→ Instructions to follow:
Copy the material verbatim from the line containing "Judging by the" through the final line, both ends included.

→ Supplied records:

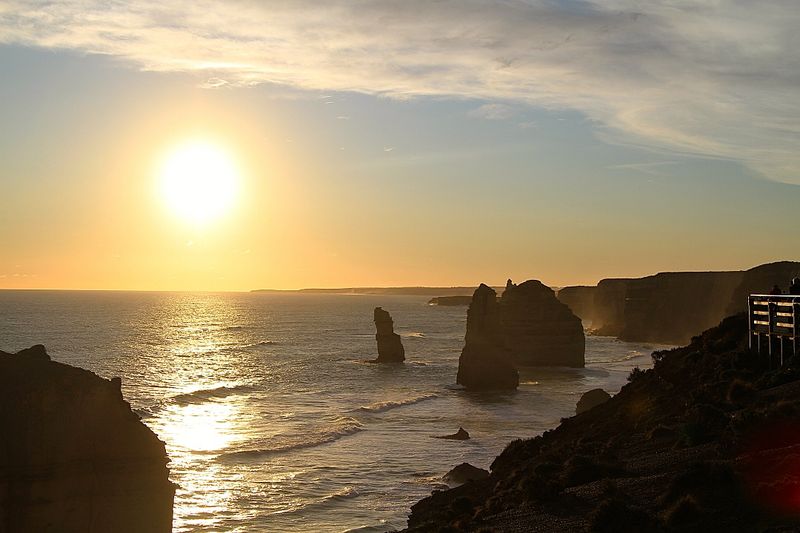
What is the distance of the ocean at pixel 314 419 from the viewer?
3488cm

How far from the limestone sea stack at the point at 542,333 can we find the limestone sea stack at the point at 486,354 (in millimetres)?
22932

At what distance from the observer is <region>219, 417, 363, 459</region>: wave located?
46.1 meters

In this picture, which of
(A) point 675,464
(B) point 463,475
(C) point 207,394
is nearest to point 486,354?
(C) point 207,394

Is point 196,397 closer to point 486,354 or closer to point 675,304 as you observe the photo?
point 486,354

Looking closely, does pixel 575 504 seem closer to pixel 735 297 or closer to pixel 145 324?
pixel 735 297

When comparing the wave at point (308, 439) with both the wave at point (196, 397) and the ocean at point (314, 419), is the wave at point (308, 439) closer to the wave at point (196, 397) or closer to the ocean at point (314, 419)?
Answer: the ocean at point (314, 419)

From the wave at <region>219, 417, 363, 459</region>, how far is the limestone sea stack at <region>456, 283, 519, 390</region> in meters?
18.8

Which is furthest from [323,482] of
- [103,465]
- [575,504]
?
[575,504]

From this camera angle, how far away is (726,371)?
21922 millimetres

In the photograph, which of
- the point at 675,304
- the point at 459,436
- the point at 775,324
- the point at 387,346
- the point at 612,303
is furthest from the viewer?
the point at 612,303

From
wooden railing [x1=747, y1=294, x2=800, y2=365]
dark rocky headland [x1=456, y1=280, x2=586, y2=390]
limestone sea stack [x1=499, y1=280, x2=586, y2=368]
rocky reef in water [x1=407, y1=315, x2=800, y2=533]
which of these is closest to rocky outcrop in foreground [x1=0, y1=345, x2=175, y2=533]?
rocky reef in water [x1=407, y1=315, x2=800, y2=533]

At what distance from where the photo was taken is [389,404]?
66.2 metres

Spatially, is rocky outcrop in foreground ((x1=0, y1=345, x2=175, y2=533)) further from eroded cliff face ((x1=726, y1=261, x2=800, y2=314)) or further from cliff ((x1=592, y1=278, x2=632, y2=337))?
cliff ((x1=592, y1=278, x2=632, y2=337))

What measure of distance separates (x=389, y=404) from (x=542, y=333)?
127ft
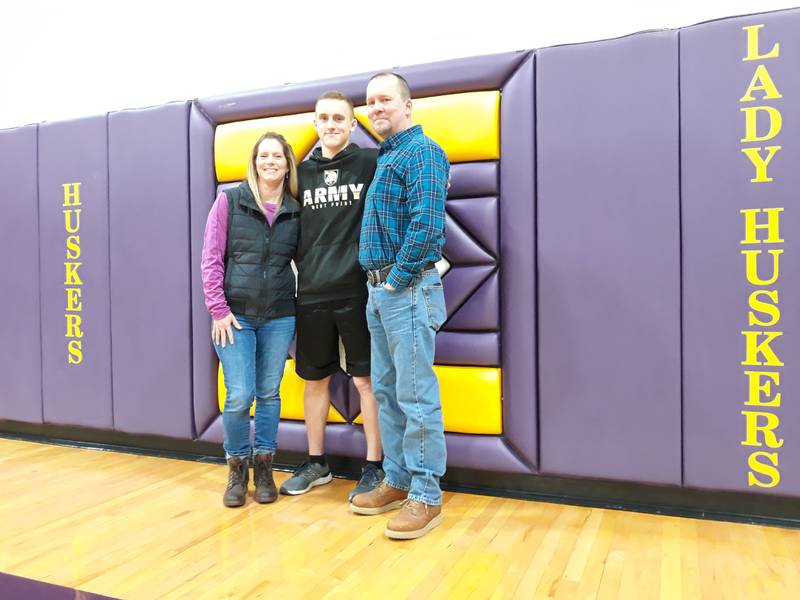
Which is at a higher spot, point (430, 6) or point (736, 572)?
point (430, 6)

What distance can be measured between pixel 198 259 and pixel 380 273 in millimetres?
1115

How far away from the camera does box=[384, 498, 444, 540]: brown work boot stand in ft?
6.15

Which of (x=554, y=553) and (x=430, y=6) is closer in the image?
(x=554, y=553)

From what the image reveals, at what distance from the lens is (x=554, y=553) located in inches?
69.9

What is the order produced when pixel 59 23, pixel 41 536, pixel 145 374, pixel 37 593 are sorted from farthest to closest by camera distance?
pixel 59 23
pixel 145 374
pixel 41 536
pixel 37 593

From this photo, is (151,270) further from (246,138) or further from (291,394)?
(291,394)

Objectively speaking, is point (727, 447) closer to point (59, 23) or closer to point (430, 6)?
point (430, 6)

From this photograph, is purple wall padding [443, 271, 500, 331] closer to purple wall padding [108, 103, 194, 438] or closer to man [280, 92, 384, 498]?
man [280, 92, 384, 498]

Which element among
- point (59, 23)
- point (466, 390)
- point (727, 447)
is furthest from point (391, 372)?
point (59, 23)

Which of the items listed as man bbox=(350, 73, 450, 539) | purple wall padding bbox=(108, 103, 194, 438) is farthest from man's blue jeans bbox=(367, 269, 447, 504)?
purple wall padding bbox=(108, 103, 194, 438)

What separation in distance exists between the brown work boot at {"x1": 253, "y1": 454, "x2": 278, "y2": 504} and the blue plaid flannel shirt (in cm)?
84

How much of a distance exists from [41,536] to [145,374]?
0.98 metres

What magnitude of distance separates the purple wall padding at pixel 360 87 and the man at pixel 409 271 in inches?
15.3

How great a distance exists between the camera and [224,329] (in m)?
2.21
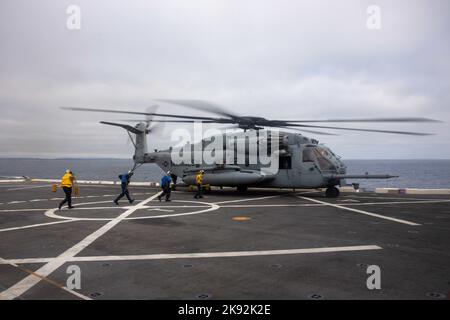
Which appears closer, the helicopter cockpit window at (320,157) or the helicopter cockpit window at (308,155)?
the helicopter cockpit window at (320,157)

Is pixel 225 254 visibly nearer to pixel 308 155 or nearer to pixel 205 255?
pixel 205 255

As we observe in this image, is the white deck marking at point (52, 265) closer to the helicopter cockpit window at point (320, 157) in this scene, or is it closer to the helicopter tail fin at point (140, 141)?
the helicopter cockpit window at point (320, 157)

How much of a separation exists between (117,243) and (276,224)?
19.3 ft

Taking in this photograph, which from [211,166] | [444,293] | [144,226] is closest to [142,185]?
[211,166]

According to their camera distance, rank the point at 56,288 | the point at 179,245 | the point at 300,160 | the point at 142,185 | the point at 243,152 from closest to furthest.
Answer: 1. the point at 56,288
2. the point at 179,245
3. the point at 300,160
4. the point at 243,152
5. the point at 142,185

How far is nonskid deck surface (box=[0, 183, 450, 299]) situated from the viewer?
6.52 meters

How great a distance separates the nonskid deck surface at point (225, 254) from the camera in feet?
21.4

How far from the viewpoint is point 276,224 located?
13164 millimetres

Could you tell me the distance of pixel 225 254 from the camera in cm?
902

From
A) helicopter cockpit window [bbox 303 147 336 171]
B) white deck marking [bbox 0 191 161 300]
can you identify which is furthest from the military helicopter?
white deck marking [bbox 0 191 161 300]

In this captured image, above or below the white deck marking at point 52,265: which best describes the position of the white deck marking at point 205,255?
below

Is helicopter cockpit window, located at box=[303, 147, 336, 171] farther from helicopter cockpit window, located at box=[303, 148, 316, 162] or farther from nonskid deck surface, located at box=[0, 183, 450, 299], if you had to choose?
nonskid deck surface, located at box=[0, 183, 450, 299]

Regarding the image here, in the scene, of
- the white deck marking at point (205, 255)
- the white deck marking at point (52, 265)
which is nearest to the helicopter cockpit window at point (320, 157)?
the white deck marking at point (205, 255)
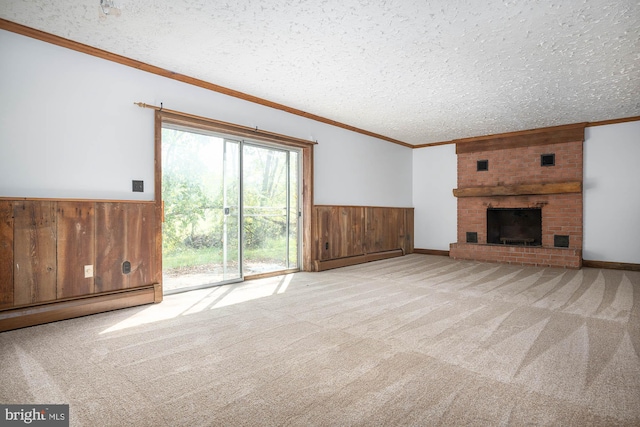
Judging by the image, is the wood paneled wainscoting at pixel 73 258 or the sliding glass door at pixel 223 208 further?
the sliding glass door at pixel 223 208

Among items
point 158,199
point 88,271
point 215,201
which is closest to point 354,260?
point 215,201

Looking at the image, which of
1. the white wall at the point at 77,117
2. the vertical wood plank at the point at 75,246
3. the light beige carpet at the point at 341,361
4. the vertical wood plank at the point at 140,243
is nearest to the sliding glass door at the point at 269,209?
the white wall at the point at 77,117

→ Right answer:
Judging by the image, is the wood paneled wainscoting at pixel 73 258 or the sliding glass door at pixel 223 208 further?
the sliding glass door at pixel 223 208

Among items
point 158,199
point 88,271
point 215,201
which is closest to point 354,260?
point 215,201

Looking at the image, which of
1. the white wall at the point at 77,117
2. the vertical wood plank at the point at 75,246
3. the light beige carpet at the point at 341,361
4. the vertical wood plank at the point at 140,243
is nearest to the sliding glass door at the point at 269,209?
the white wall at the point at 77,117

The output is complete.